In the Name of Jesus.


Such kind words we are given to speak to one another, such encouraging and comforting words from one Christian to another: “The Lord is with you.”


More than just a thin statement of wish that things would go better, more than a hopeful declaration that the Lord will somehow make things better, but, much more, a statement of fact that the Lord is, indeed, with you.


In your doubt, in your fear, the Lord is with you. In your despair, in your loss of hope, he has united himself with you.


In Baptism and in his Body and Blood he binds himself to you in such a way that he suffers along with you; in your affliction, he is afflicted. He is not standing far off observing, but is dwelling with you in such a way that your life is taken up into his. You are, as the Apostle Paul puts in, in Christ. [Romans 8:1; 1 Corinthians 1:30]


What of you doesn’t belong to him? With his own blood he ransomed you. He purchased you out of sin and death; he transferred you from the kingdom of darkness into his marvelous light. Of all your problems and fears, all your doubts and failings, what does he not suffer along with you?

“The Lord is with you,” such kind words of encouragement given to one Christian to speak to another.


It’s in his Name. “Behold, the Virgin shall conceive and bear a son, and they shall call his name Immanuel,” said the prophet Isaiah. Immanuel means, God with us.


Now the angel comes to Mary,

“Greetings, O favored one, the Lord is with you.”

[Luke 1:28]


“The Lord is with you”—that’s Immanuel. That’s the promise Isaiah gave. Mary will call him “Jesus,” which in the Hebrew means “Yahweh saves,” or, in our translations, “the Lord saves.”


The Lord who saves is the Lord who is with you, your Immanuel.


Or flip it around: the Lord who is with you, your Immanuel, is Jesus, the Lord saving you.
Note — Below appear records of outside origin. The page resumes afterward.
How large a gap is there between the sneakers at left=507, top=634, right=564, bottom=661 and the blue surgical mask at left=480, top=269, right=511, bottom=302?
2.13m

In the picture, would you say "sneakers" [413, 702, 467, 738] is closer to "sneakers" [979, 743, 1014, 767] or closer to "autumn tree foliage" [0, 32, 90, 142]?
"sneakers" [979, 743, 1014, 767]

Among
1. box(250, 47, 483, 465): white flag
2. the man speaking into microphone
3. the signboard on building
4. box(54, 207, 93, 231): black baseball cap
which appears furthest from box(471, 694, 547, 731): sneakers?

So the kindness of that angelic word: “Greetings, O favored one, the Lord is with you.”


He is with Mary in such a way as he is with no other. With her in her lowly estate, bringing to her the gift of conceiving a child, so that she is now to be known as the mother of God-in-the-flesh, Immanuel.
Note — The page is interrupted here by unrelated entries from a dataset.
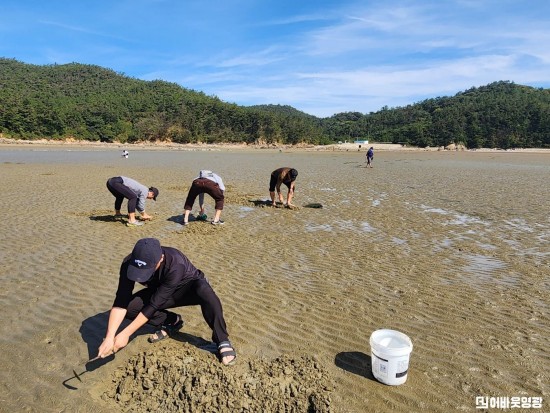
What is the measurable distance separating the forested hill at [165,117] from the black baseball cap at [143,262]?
288 ft

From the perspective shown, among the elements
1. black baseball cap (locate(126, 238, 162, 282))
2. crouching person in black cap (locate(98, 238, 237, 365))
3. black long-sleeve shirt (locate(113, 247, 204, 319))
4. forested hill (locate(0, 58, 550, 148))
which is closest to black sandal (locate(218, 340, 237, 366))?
crouching person in black cap (locate(98, 238, 237, 365))

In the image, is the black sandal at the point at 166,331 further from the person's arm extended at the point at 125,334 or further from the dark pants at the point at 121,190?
the dark pants at the point at 121,190

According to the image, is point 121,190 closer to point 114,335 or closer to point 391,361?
point 114,335

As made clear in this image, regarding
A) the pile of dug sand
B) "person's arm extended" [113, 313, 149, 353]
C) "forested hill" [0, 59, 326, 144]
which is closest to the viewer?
the pile of dug sand

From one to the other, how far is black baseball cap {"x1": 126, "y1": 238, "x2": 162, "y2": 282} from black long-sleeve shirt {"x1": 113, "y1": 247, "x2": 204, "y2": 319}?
0.60 feet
It is you, Mary, upon whom the Holy Spirit will come, and you will find yourself under the shadow of the power of the Most High God.


It comes down to Mary.


All the history of the promise given to Adam and Eve of a Redeemer to come from Eve’s lineage to crush the head of Satan and save the sinner.


And the history of the promise to Abraham that from his lineage would come a greater Son to give the sacrifice to cleanse all nations, and the promise to Israel that from David’s lineage God would raise up a greater Son to be the Savior for every sinner.


It all comes down to Mary. The Lord is with you, said the angel, and you will call him Jesus.


Once God comes in the flesh as Mary’s Son, once she is named as Mother-of-God, most honored among women, it comes down to Mary.


For no one will know God, no one will be able to find God in his grace and salvation, except that they know the Son who came forth from Mary’s womb as the flesh-and-blood little baby to be with those of flesh and blood.  (Any other god spoken of on Earth, any other place we turn to find rescue from sin, is not real but an impostor, like laying a plastic doll up next to a real flesh-and-blood baby.)



And now it comes to you and me. Maybe it seems unlikely, maybe even a bit presumptuous, but it comes down to you and me.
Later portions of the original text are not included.